:: Text section ::
——

Here we have an example of a first-rate scholar, who won more than a few awards, who knew how to distinguish between what is different and not suitable for comparison, and what is similar, to which comparison is appropriate. And indeed, the evil that permitted the instigators to commit their crimes, here as there, is the standing aside, the collaboration of most of the nation with acts of injustice. That is what made it possible for the Holocaust to happen and that is what is perpetuating the 45-year-old Occupation. When Professor Bar-On mentions the Germans who enjoyed the property of those who had been deported, does this not also recall the Jews who plundered the property of Palestinians, some of whom were expelled and some of whom fled in panic from the terrors of the war in 1948? And does it not also recall the allocation of the Palestinian villas in Katamon, Talbiyeh and the German Colony – and those are only examples from Jerusalem – to people with ties to the regime?

That review took me back 12 years to the book Ezrahim ‘al tenai, Yehudim Germanim – pirqei zichronot 1780-1945 (Citizens on probation: German Jews, selections of memoirs 1780-1945) (published by the Bialik Institute and the Leo Baeck Institute), a book one of the contributors to which was my father, Dr. Shmuel Spiro (RIP), who wrote memoirs of his youth. The book was published in the original German and translated to Hebrew. I have a copy of each version in my home.

——

:: To-do list ::
a – Using the passage, tell whether each statement agrees with it, answering yes or no and quoting the words that decide it: (i) The writer's father contributed memoirs of his youth to the book; (ii) The book appeared only in Hebrew; (iii) The villa examples are taken from Tel Aviv.
b – Reproduce the passage word for word from "That review took" up to and including "in my home.".
The records that come next are separate material and have no connection to the passage.

[Excerpts of spatial question data]
——

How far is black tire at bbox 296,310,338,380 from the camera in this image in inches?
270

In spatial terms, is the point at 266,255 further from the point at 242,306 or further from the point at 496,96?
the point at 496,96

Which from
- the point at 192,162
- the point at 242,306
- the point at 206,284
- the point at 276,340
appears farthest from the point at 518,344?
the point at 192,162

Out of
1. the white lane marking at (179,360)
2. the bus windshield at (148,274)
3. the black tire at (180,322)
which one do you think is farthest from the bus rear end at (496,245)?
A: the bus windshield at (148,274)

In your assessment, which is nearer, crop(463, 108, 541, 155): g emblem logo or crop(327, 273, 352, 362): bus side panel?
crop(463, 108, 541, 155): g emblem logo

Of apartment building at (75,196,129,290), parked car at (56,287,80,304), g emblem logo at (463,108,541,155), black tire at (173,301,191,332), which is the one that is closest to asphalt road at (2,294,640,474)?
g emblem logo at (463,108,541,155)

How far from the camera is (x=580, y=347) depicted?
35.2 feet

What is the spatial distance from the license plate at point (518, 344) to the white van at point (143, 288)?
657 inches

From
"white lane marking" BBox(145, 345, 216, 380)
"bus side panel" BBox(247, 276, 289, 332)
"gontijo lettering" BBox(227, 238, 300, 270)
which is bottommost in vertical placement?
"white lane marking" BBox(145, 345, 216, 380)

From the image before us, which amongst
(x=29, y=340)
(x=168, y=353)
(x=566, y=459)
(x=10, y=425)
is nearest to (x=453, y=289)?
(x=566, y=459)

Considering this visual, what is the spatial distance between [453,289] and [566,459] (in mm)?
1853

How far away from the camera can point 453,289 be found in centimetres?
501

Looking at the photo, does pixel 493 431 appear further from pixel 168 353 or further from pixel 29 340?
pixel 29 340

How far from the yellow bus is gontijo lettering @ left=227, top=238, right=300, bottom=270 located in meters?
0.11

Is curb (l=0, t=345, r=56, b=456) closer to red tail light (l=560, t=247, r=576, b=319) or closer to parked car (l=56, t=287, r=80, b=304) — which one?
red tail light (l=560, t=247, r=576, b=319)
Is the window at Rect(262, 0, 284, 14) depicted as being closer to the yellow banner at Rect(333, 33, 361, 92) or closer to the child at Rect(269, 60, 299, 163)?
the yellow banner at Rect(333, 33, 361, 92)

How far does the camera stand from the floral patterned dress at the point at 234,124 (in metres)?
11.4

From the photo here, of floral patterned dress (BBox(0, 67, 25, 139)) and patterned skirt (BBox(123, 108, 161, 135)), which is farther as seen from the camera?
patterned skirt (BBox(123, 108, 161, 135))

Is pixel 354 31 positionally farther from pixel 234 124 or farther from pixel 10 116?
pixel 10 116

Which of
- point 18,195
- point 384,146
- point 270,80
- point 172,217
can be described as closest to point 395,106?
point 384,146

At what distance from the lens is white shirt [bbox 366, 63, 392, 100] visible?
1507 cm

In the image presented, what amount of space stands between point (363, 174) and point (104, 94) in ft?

——

:: Results for each task ::
a –
(i) Yes: "a book one of the contributors to which was my father, Dr. Shmuel Spiro (RIP), who wrote memoirs of his youth."
(ii) No: "The book was published in the original German and translated to Hebrew."
(iii) No: "and those are only examples from Jerusalem"

b –
That review took me back 12 years to the book Ezrahim ‘al tenai, Yehudim Germanim – pirqei zichronot 1780-1945 (Citizens on probation: German Jews, selections of memoirs 1780-1945) (published by the Bialik Institute and the Leo Baeck Institute), a book one of the contributors to which was my father, Dr. Shmuel Spiro (RIP), who wrote memoirs of his youth. The book was published in the original German and translated to Hebrew. I have a copy of each version in my home.